Trading by numbers…The magic of financial markets
I remember speaking with a (highly) successful Hedge Fund Manager, and I asked him to explain the secret of his success: but he wouldn’t tell me. That, he said, “the key to the kingdom”, not to be given up lightly and certainly not to me. He was equally coy when I asked him again on various occasions, but eventually something shifted in his brain and he relented. In dark conspiratorial tones he opened up and let his secret slip: “if the price goes up three days in a row, I buy…and then if it falls”, he leaned closer to whisper, “if the price falls for two consecutive days…I sell”. Frankly I think I could have worked that out for myself…but there again most people could.

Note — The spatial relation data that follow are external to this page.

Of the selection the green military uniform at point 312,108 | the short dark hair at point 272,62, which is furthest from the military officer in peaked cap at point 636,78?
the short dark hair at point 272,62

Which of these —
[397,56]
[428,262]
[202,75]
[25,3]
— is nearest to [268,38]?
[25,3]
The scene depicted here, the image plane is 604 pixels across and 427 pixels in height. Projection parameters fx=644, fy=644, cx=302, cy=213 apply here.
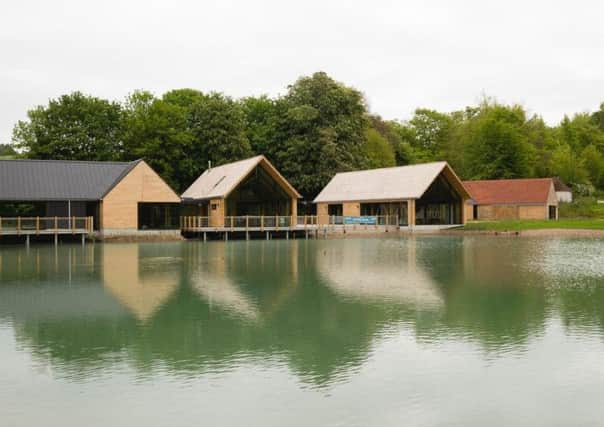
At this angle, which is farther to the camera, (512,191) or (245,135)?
(512,191)

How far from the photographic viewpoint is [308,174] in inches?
2434

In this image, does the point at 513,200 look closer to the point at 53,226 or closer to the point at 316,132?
the point at 316,132

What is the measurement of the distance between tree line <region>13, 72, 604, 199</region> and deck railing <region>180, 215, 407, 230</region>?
30.5ft

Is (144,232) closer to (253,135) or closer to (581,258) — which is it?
(253,135)

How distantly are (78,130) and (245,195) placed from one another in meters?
18.2

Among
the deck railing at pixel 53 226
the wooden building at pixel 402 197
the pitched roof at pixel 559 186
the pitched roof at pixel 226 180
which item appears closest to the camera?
the deck railing at pixel 53 226

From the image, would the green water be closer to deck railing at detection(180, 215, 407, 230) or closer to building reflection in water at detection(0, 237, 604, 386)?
building reflection in water at detection(0, 237, 604, 386)

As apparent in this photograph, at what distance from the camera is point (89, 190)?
4284 centimetres

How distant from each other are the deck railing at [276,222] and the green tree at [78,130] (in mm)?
14060

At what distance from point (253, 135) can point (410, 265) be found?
40.4m

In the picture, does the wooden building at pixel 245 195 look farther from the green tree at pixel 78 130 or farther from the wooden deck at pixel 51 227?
the green tree at pixel 78 130

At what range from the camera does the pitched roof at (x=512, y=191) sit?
2431 inches

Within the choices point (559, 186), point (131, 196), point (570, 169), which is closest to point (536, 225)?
point (559, 186)

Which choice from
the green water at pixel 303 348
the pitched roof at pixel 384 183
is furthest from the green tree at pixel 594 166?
the green water at pixel 303 348
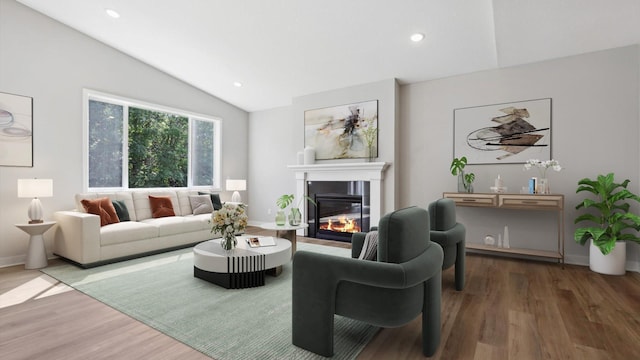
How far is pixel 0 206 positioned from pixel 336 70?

It wasn’t so much the key to the kingdom as basic common sense, and it made me wonder how this fellow had become quite so successful after all. Maybe he was pulling my leg, but a lot of traders and fund managers are just like that: whether it’s religiously slipping the left shoe on before the right every morning, carrying a lucky rabbit’s foot to the office, or imbuing numbers with near magical, talismanic powers (think 6666 in Asia), not everything happens through hard headed analysis: day to day decision making on financial markets can be primordially visceral and oddly illogical, especially for a group of folk already equipped with some of the world’s most sophisticated computer hardware as well as a bucket load of mind bending algorithms.
Trading by Numbers
In March 2009, driven downwards by the aftershocks of the 2008 Financial Crash, the S&P Index hit its lowest point for that particular recession, which was (I need hardly say) 666. Then, on 8 August 2011, the same index fell in a single day by 6.66%, making the name of the beast the talk of the town. And, of course, who can forget Donald Trump in the dog days of his Presidency, talking of the Dow Jones hitting the “sacred number” of 30,000. Subsequent market reaction to all three of those events looked a lot like trading by numbers: the S&P rose inexorably in the months after March 2009 (reaching 1,000 by September), and after the beastly drop of 2011, it soared to 1,154 in September, before climbing inexorably, month on month, to 3,295 over the years that followed. And after Donald had (sort of) explained just how “sacred” the number 30,000 was, the Dow went on to reach 34,742 within five months.
So what lesson do we draw from that? Well, it’s simple really, just like my friend the Hedge Fund Manager would (probably) say…never underestimate the power of numbers.
A Record Breaking Week for Indian Markets
It's a maxim that has particular relevance on the Subcontinent at the moment, where the Nifty Index last week hit 18,000 for the first time: who knows, perhaps that’s a sacred number too. The market may have softened a little since, but key movers like Reliance Industries (www.ril.com) and a number of banking equities worked together to drive the Index to its highest level ever, despite sluggish performance in IT as a result of lower than expected results from Tata Consultancy Services (www.tcs.com). And the Nifty wasn’t alone in its ebullience: Sensex also rose 400 points to a new record high of 60,441, which doesn’t sound quite so sacred as 18,000, but it certainly made a lot of investors very happy.
Of course, back in the working world, it’s not all about lucky rabbit feet and numerology: these figures also reflect the underlying strengths of an Indian economy that has confounded the severest challenges of COVID, and is emerging more resilient and buoyant than ever before. Still, though…it pays to keep an eye on the numbers.
Financial markets continue to perform at record levels, and especially in India where the Nifty and Sensex indices hit all time highs last week. But it’s not all about numbers: it’s also about the underlying strength of the subcontinent’s economy.